++++ Text shown
Service Learning Log #1
Friday May 9, 2008: Project Homeless Connect:
My client that I escorted was a 29 year old, Sarah. A mother of 3 boys and currently pregnant with her fourth child: a girl she is expecting in July. I was surprised when I met her because she didn’t look homeless, or at least like the version of what I thought a homeless person would look like. She had her hair combed beautifully, a nice pair of sunglasses sitting on top of her head and cute top that I admired. By looking at her, I never would have guessed she was just coming off the streets a month on a half ago. We skipped breakfast to get through the lines a little bit sooner which was nice since we didn’t have to wait very long in the lines. It was also very helpful how prepared she was. She came with all the documentation and information that she thought would be necessary in obtaining an identification card and birth certificate and had a list of questions that she wanted to ask legal services. She seemed so put together, I couldn’t help but think to myself why she was here.
++++++++
Copy out the service learning log above word for word, from its title to its last sentence.
++++ Source excerpt
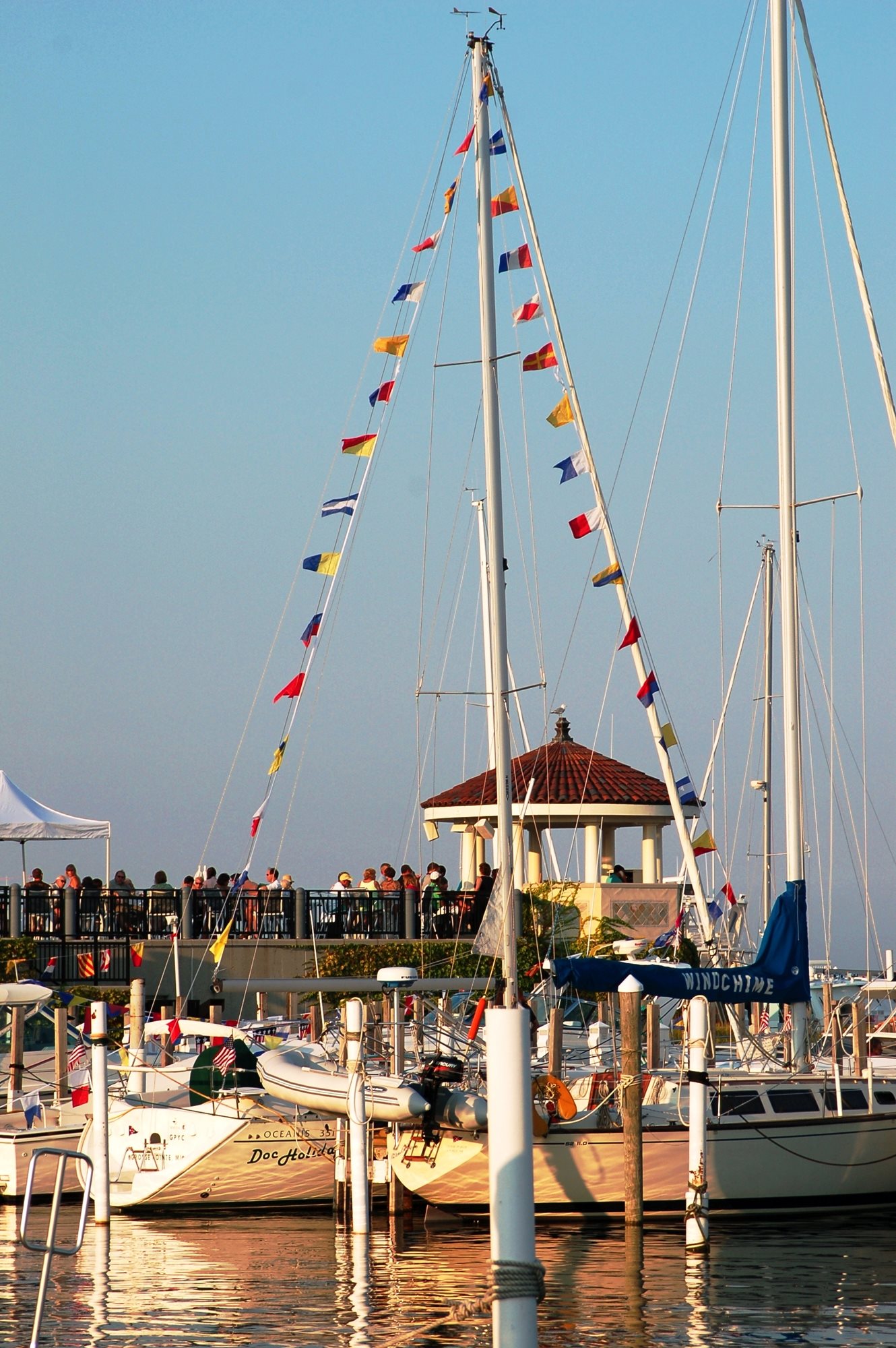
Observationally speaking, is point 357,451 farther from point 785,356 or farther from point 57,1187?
++++++++
:: Solution for this exercise ::
Service Learning Log #1
Friday May 9, 2008: Project Homeless Connect:
My client that I escorted was a 29 year old, Sarah. A mother of 3 boys and currently pregnant with her fourth child: a girl she is expecting in July. I was surprised when I met her because she didn’t look homeless, or at least like the version of what I thought a homeless person would look like. She had her hair combed beautifully, a nice pair of sunglasses sitting on top of her head and cute top that I admired. By looking at her, I never would have guessed she was just coming off the streets a month on a half ago. We skipped breakfast to get through the lines a little bit sooner which was nice since we didn’t have to wait very long in the lines. It was also very helpful how prepared she was. She came with all the documentation and information that she thought would be necessary in obtaining an identification card and birth certificate and had a list of questions that she wanted to ask legal services. She seemed so put together, I couldn’t help but think to myself why she was here.